Bending down over Dean's prone form, Sam grasped the railings either side of Dean's head and forced all his strength into trying to pull them apart; even just a few millimetres might help. But they didn't budge; even Sam's formidable strength was no match for the thick lengths of wrought iron that were currently holding his brother captive.

"Damnit," he gasped, letting go of the railings, and trying to rub some life back into his cramping fingers; "has anyone ever told you you've got big ears?"

"Has anyone told you you've got a big mouth?" Dean retorted; "are you gonna get me out of here or are you just gonna stand there bitchin' about me," he added ingraciously.

"Hold on," Sam mused aloud, completely ignoring the abuse from his spectacularly trammelled brother; "If I get behind you, I might be able to push the railings apart."

"Do what you gotta do," Dean grunted; "just get on with it. This is getting embarrassing, and I need a pee."

Sam manoeuvred himself so that he was standing, straddling Dean's hips, and bent jockey-like over Dean's back, so that he could grasp the railings only inches above Dean's head.

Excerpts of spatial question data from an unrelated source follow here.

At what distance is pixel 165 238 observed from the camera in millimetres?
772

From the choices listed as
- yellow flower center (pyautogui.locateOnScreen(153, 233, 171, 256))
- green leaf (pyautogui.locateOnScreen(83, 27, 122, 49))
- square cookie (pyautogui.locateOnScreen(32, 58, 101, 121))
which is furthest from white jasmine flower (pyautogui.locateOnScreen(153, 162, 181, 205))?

"Okay," he announced on a long intake of breath, I've gonna try to lean in as hard as I can and force the railings apart, when I do that, you push back, and try to slip your head back through, okay?"

"Right," Dean replied, bunching his shoulders as if fortifying himself for the task ahead.

Sam pulled in another deep breath. As he leaned down, with his face only inches above the back of Dean's neck, he could clearly see the faint bruising that was blossoming there, medals from Dean's battle to free himself, and suddenly, the whole fiasco didn't seem quite so funny.

"After three," Sam instructed; "one; two … THREE"

He lunged forward, bracing his arms and pushing all his weight into the railings trying to force them apart a fraction, his feet scrabbling clumsily with the strain as he tried to gain some purchase on the loose gravel beneath him.

"Now, Dean, NOW," he gasped. Underneath him, Dean rocked back on his haunches, growling with the effort, which ultimately amounted to nothing.

After about thirty seconds, Sam slumped in defeat. "We nearly had it there," he sighed, rubbing his trembling arms; "let's try again."

Nodding in response as best he could, Dean braced himself as Sam grasped the railings again.

And so it continued; a long-drawn-out interplay of thrust and pull, each brother flexing and bracing above each other, groaning and grunting in unison with the effort of their shared mission.

Or at least, so it was until a purple lacy umbrella smacked Sam squarely across the back of the head accompanied by an indignant squawk of "get a room you perverts."